The request: Select and copy every line of the records below that contains the word "bounding", treating uppercase and lowercase as different.

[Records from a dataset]
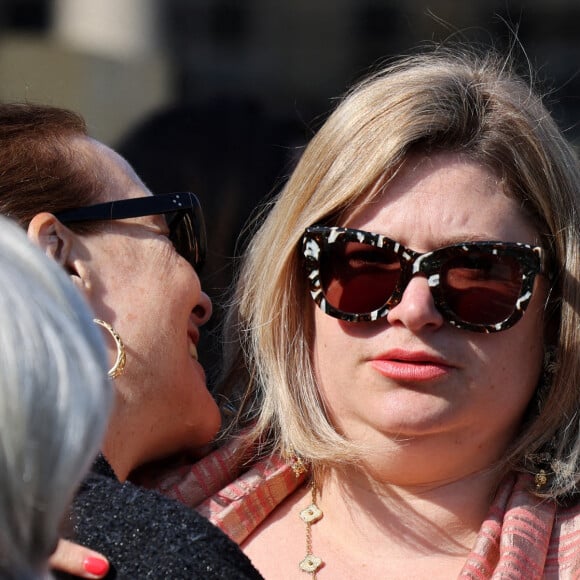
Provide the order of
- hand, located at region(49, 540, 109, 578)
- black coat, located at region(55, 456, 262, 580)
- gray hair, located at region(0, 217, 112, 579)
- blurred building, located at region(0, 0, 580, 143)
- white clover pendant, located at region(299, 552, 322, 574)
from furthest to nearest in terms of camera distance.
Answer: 1. blurred building, located at region(0, 0, 580, 143)
2. white clover pendant, located at region(299, 552, 322, 574)
3. black coat, located at region(55, 456, 262, 580)
4. hand, located at region(49, 540, 109, 578)
5. gray hair, located at region(0, 217, 112, 579)

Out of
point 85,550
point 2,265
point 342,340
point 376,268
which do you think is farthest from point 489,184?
point 2,265

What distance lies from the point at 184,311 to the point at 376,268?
44cm

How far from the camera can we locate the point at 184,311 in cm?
242

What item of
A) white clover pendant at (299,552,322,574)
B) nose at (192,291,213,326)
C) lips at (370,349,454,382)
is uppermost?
lips at (370,349,454,382)

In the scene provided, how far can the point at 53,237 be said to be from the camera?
2.25m

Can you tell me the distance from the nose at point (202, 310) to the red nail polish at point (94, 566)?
1.06 metres

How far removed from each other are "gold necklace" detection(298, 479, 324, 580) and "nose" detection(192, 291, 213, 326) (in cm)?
44

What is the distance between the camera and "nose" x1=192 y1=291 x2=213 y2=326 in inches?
99.8

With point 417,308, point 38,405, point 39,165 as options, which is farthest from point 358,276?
point 38,405

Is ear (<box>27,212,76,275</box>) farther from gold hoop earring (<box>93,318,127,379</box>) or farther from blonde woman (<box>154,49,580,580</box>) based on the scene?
blonde woman (<box>154,49,580,580</box>)

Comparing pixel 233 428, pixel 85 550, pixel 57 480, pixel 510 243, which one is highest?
pixel 57 480

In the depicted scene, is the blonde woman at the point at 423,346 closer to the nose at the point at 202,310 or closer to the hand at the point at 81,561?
the nose at the point at 202,310

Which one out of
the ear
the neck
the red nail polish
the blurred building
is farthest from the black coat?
the blurred building

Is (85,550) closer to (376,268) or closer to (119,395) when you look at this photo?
(119,395)
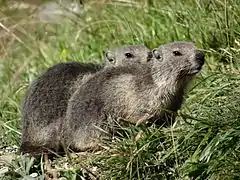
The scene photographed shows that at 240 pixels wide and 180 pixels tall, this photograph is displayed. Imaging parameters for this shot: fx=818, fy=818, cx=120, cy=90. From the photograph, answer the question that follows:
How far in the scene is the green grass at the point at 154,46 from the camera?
5.30 m

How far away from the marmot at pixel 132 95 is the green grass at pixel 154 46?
19 cm

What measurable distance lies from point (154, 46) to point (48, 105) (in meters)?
1.84

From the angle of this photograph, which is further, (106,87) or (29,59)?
(29,59)

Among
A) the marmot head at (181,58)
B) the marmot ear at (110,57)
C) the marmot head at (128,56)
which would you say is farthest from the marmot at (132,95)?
the marmot ear at (110,57)

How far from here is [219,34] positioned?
7.54 m

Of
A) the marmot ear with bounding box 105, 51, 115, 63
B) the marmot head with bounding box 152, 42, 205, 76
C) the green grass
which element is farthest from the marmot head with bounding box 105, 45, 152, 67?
the green grass

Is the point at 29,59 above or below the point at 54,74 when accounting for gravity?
below

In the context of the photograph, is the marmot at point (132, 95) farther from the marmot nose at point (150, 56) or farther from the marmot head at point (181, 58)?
the marmot nose at point (150, 56)

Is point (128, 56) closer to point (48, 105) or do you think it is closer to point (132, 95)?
point (132, 95)

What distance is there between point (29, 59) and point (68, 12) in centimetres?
94

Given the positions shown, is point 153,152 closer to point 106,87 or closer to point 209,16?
point 106,87

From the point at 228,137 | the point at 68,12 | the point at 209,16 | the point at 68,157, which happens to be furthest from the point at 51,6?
the point at 228,137

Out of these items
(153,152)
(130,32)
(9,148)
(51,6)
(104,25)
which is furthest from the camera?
(51,6)

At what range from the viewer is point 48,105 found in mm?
6336
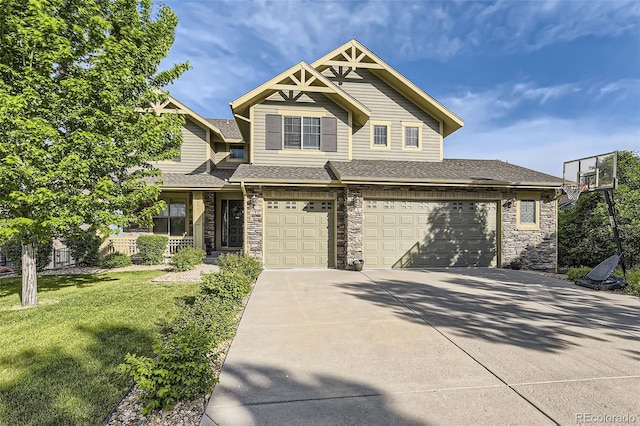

Exercise output:
A) the marmot ear with bounding box 105, 51, 115, 63
B) the marmot head with bounding box 152, 42, 205, 76
which element is farthest from the marmot head with bounding box 105, 45, 152, 67?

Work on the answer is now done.